So I hit the books.
I found five different collections of Greek mythology. I looked through all of them. I even remembered there was a thing called an index in the back. I checked those for gods or monsters whose names might sound even a little bit like Gary.
Geryon again. Gray Sisters. I remembered learning about some Norse wolf named Garm, but I wasn’t the Mighty Thor, so I didn’t want to cross that particular Rainbow Bridge. I had enough to worry about on the Greek side.
Finally, I set the mythology books aside. I pulled out my textbooks and tried to study.
My foot wouldn’t stop shaking. My head wouldn’t stop buzzing. I felt like I was watching myself trying to study rather than actually studying.
I cared about graduating. I cared about going to New Rome with Annabeth. But I didn’t care about science or American literature or persuasive essays. And although I knew that those things were connected to my overall goal, I had trouble making myself believe it.
I couldn’t focus on my reading.
I wrote one sentence of an essay: In this persuasive essay I will persuade you . . .
Okay. Half a sentence.
I stared at my science textbook.
I thought about Gray Sisters and gray wolves and scary Garys in Washington Square Park. But the image that kept floating in my mind was Ganymede’s face when he’d talked about his nightmares. He looked like a classmate of mine in freshman year who’d gotten mugged on his way to school: eyes like empty windows, a face that had forgotten how to make expressions.
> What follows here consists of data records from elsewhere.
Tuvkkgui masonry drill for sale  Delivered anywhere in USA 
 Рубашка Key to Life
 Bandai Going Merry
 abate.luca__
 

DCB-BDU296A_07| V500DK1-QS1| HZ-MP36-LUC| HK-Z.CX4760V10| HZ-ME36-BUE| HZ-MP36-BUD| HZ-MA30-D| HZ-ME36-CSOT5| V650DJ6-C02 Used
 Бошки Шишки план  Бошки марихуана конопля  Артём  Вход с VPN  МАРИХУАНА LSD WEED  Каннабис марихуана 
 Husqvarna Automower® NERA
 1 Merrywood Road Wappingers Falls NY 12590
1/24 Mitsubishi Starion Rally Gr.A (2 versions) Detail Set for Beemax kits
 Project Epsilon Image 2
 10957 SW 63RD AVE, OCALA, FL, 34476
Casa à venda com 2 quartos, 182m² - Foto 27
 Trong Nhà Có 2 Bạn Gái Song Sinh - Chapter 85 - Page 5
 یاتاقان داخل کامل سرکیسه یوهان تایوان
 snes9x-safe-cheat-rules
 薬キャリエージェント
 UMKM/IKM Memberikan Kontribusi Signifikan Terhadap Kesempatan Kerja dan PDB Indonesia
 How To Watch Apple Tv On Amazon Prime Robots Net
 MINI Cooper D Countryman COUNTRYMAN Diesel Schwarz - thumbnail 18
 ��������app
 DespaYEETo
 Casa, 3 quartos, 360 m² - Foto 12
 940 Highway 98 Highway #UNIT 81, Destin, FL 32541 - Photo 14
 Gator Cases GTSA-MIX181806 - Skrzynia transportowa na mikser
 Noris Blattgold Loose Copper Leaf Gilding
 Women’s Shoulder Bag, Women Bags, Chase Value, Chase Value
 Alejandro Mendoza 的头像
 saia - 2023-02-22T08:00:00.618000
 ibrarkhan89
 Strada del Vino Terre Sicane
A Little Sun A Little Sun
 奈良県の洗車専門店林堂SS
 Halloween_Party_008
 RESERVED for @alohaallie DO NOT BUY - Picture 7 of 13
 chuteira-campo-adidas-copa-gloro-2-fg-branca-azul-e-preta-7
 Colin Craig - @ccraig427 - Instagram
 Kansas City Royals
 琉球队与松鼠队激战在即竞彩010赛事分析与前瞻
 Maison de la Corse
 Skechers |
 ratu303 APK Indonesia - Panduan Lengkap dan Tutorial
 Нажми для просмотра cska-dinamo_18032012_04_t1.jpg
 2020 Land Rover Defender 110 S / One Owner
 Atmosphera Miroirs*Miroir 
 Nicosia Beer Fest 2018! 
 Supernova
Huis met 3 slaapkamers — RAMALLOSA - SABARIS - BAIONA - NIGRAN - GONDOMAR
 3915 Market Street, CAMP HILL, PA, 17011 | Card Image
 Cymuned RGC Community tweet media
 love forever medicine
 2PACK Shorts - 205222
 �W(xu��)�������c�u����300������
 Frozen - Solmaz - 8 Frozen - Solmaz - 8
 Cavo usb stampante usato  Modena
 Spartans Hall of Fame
Elisson had looked like that after I made his river explode. I still felt terrible about it. Ganymede had a bigger, eternal tormentor in his life: Zeus, a guy I tried very hard never to be like. I didn’t know the full story between the two gods. As usual, the myths basically only told Zeus’s side of the story. But it was obvious that Ganymede wasn’t doing so great in the mental-health department.
I tried to imagine having my life shattered like Ganymede’s—kidnapped as a teenager and hauled up to Mount Olympus because Zeus thought I made nice eye candy, then being stuck in that situation forever. Never aging. Never growing. Never getting sick. Never healing.
I realized why I was trying so hard to find answers. I wasn’t seeing this quest as just an inconvenience anymore. I wanted to help Ganymede. If I could’ve taken the guy to Hebe Jeebies and done ancient Greek songs on the karaoke machine with him until he was able to reverse his life and become mortal again, I would’ve done it.
Since I couldn’t, I had to get his chalice back.
At last, I gave up on the library work. I felt like a failure as I headed home, worried that Monday morning I would be totally unprepared for whatever we faced. Maybe I’d at least catch enough z’s the night before.
Turned out, I couldn’t even do that.
After an uneventful weekend, Annabeth broke into my room at 4:30 A.M. Monday morning, which sounds a lot more exciting than it actually was.
I’d been having this weird nightmare about the gods. The Olympians were all sitting around my family’s dining table announcing that they were pregnant. Hera was pregnant. Aphrodite was pregnant. Hephaestus was pregnant. Apollo was pretty sure he was having twins. After every announcement, Zeus would raise his Himbo Juice to-go cup and yell, “A toast!” Then all the gods would throw burnt toast at me like we were at a midnight screening of The Rocky Horror Picture Show.
I woke to the sound of Annabeth’s knife blade sweeping across the lock of my bedroom window. She could have just knocked, but I guess she liked the challenge. She slid the bottom pane up and climbed in from the fire escape.
“But soft,” I said, “what light through yonder window breaks?”
She flashed me a smile. “I’m impressed you can quote Shakespeare.”
“I can quote SparkNotes.” I rubbed my eyes. I still had the smell of burnt toast in my nose. I was really glad I’d woken up before Dream Poseidon could show me his baby bump.
Then I looked down and started to feel self-conscious about the ratty T-shirt I was wearing. I wondered if I had saliva crusted on my chin. As Annabeth had often told me, I drool when I sleep.
“Uh, what’s the occasion?” I asked.
Annabeth was wearing cargo pants, a tank top, her backpack, and a pair of running shoes, which made me suspect this wasn’t just a social call.
“I couldn’t sleep,” she said. “Figured we might as well get a head start.” She slung her backpack from her shoulder and produced Iris’s vial of glowing golden liquid.
“That stuff freaks me out,” I said. “It looks like radioactive honey.”